An llms.txt file is a Markdown text file at your domain root (/llms.txt) that lists your site's most important pages with short descriptions for AI systems. It gives language models a curated map of your content without requiring them to crawl your entire site. The convention is documented at llmstxt.org.
Is this llms.txt generator free?
Yes — this generator is 100% free with no signup, no credits, and no login required. We crawl your public pages and build the file from HTML titles and meta descriptions without using AI. You can copy or download the result instantly.
Where do I put the llms.txt file?
Upload it to the root of your domain so it is reachable at https://yourdomain.com/llms.txt. Some documentation sites use a subpath like /docs/llms.txt, but the root is the most common location crawlers check first.
What's the difference between llms.txt and llms-full.txt?
llms.txt is a curated link index with short descriptions — what most sites need. llms-full.txt inlines the full text of those pages for deeper context and can be very large. Start with llms.txt; add llms-full.txt only if you have a specific use case that needs full page content.
Does llms.txt help SEO or Google rankings?
No — llms.txt is not a Google ranking factor, and Google has said it does not use llms.txt for search indexing. Its real value is in AI tooling, developer discovery, and giving coding assistants a structured overview of your site. Keep investing in sitemaps, meta tags, and content quality for SEO.
Do ChatGPT, Claude, Gemini, and Perplexity actually read llms.txt?
No major AI provider has officially committed to using llms.txt in production inference. Adoption is uncertain, though some crawlers occasionally fetch /llms.txt. The strongest confirmed use today is AI coding assistants and developer tooling that consume the file when pointed at your repo or docs.
Is llms.txt the same as robots.txt? Does it block AI crawlers?
No — llms.txt is an inclusion and curation file, not a blocking mechanism. It does not tell crawlers what they may or may not access. To restrict AI crawlers like GPTBot or ClaudeBot, use robots.txt rules and each provider's opt-out documentation.
How do I check if AI crawlers are fetching my llms.txt?
Filter your server access logs for requests to /llms.txt and inspect the User-Agent header. Look for identifiers such as GPTBot, ClaudeBot, PerplexityBot, and Google-Extended. A single fetch does not mean ongoing use — track patterns over weeks.

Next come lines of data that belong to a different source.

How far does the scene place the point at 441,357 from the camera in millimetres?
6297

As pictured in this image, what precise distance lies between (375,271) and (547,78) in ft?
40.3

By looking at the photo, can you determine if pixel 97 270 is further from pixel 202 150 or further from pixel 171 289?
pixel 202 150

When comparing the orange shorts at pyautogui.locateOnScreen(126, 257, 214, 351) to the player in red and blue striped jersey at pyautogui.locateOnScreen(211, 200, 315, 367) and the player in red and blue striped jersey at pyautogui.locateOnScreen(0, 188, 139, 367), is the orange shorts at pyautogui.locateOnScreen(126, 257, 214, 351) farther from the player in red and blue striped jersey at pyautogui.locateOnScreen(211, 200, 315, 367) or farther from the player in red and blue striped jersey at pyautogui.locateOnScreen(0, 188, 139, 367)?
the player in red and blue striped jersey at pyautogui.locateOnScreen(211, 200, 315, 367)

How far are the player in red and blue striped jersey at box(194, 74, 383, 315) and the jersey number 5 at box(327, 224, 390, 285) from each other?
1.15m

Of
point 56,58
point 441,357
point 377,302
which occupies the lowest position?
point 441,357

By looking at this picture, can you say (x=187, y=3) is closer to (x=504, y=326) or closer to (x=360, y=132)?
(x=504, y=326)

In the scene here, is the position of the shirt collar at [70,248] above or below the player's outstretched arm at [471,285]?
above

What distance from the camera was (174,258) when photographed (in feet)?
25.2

How big should the file be?
Curate your best pages rather than listing every URL on your site. Aim well under typical model context limits — roughly 150K words or ~700KB as a practical ceiling — and split into llms-full.txt or section-specific files if you need more. Quality and focus beat exhaustive dumps.
Should I create a Markdown copy of every page?
Generally no — publishing indexable .md mirrors of every HTML page can create duplicate-content issues if search engines crawl them. llms.txt links to your canonical URLs with descriptions; that is usually enough. Use llms-full.txt only when you deliberately want inlined full text for LLM context.
How often should I update llms.txt?
Update when you add, remove, or significantly change key pages — new product areas, docs sections, or landing pages. For active sites, regenerating from your sitemap monthly or on each deploy (via CI) keeps the file current without manual edits.
Does this tool use AI or Gemini?
No. The generator crawls your public HTML and extracts page titles, meta descriptions, and URL structure programmatically. Nothing is sent to Gemini or any other AI model to write your file.
Sitemap URL vs website URL — which should I use?
Use sitemap URL for blogs and large sites — it discovers every listed page quickly. Use website URL for smaller sites where we start at the homepage and follow internal links. Paste specific URLs when you only want a hand-picked subset.
Why can't my site be crawled?
Some sites block automated requests through bot protection, Cloudflare, or WAF rules. Try pasting specific URLs manually, or use your sitemap URL if it is publicly accessible without authentication.